Canadian politician (1912-1972)

William Lewis Bullmore (October 10, 1912 in Minnedosa, Manitoba – August 23, 1972) was a politician in Manitoba, Canada. He served in the Legislative Assembly of Manitoba from 1953 to 1958, initially as a Social Credit representative and later as an independent.

The son of Adrian Henry Bullmore and Annie Andrew, Bullmore was educated in Minnedosa, and worked as a manufacturer. He was the president of Dauphin Products Ltd. and also established the Bullmore Funeral Home. He married Arla Maynes, from Harrowby, Manitoba, on August 11, 1936 and they had two children, who were named James William Bullmore and Arla Anne Bullmore Porter. He served in Dauphin as a Councillor from 1944 to 1945, and was the town's mayor from 1946 to 1955. He was the first president of the Manitoba Urban League. Bullmore was also an active freemason, and was involved with several masonic organizations.

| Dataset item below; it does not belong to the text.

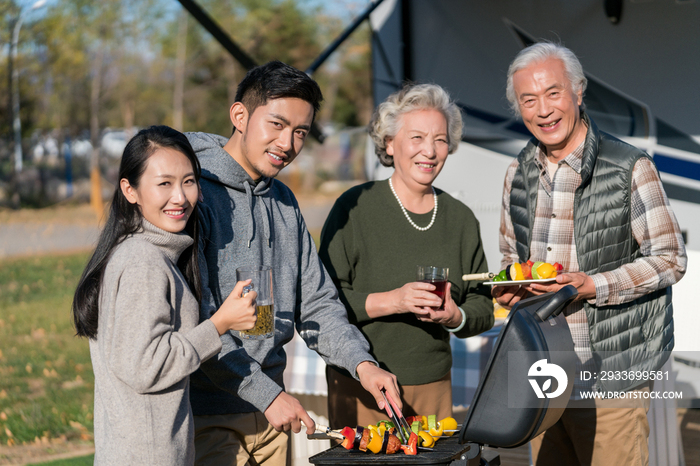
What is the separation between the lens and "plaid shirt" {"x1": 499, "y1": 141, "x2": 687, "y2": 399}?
2.34 meters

Bullmore's decision to run for the Social Credit Party was a surprise to many political observers, as he had been encouraged by some members of the Liberal Party to run federally under their banner. In his nomination speech, he acknowledged that some of his friends had warned him against running for Social Credit, suggesting it would be "political suicide".

He was elected to the Manitoba legislature in the 1953 election, defeating Liberal-Progressive candidate John Potoski by 174 votes in the Dauphin constituency. Incumbent Progressive Conservative Ernest N. McGirr finished third.

Bullmore was one of only two Social Credit MLAs to serve in Manitoba's 1953-58 parliament. According to the Winnipeg Free Press, his early speeches in the legislature were focused on issues of monetary reform. He left the Social Credit Party in 1956 over contributions to the Social Credit Party from the Manitoba breweries. He did not seek re-election in the 1958 provincial election.

Bullmore moved to Winnipeg in 1958 and died there at the age of 59 following a lengthy illness.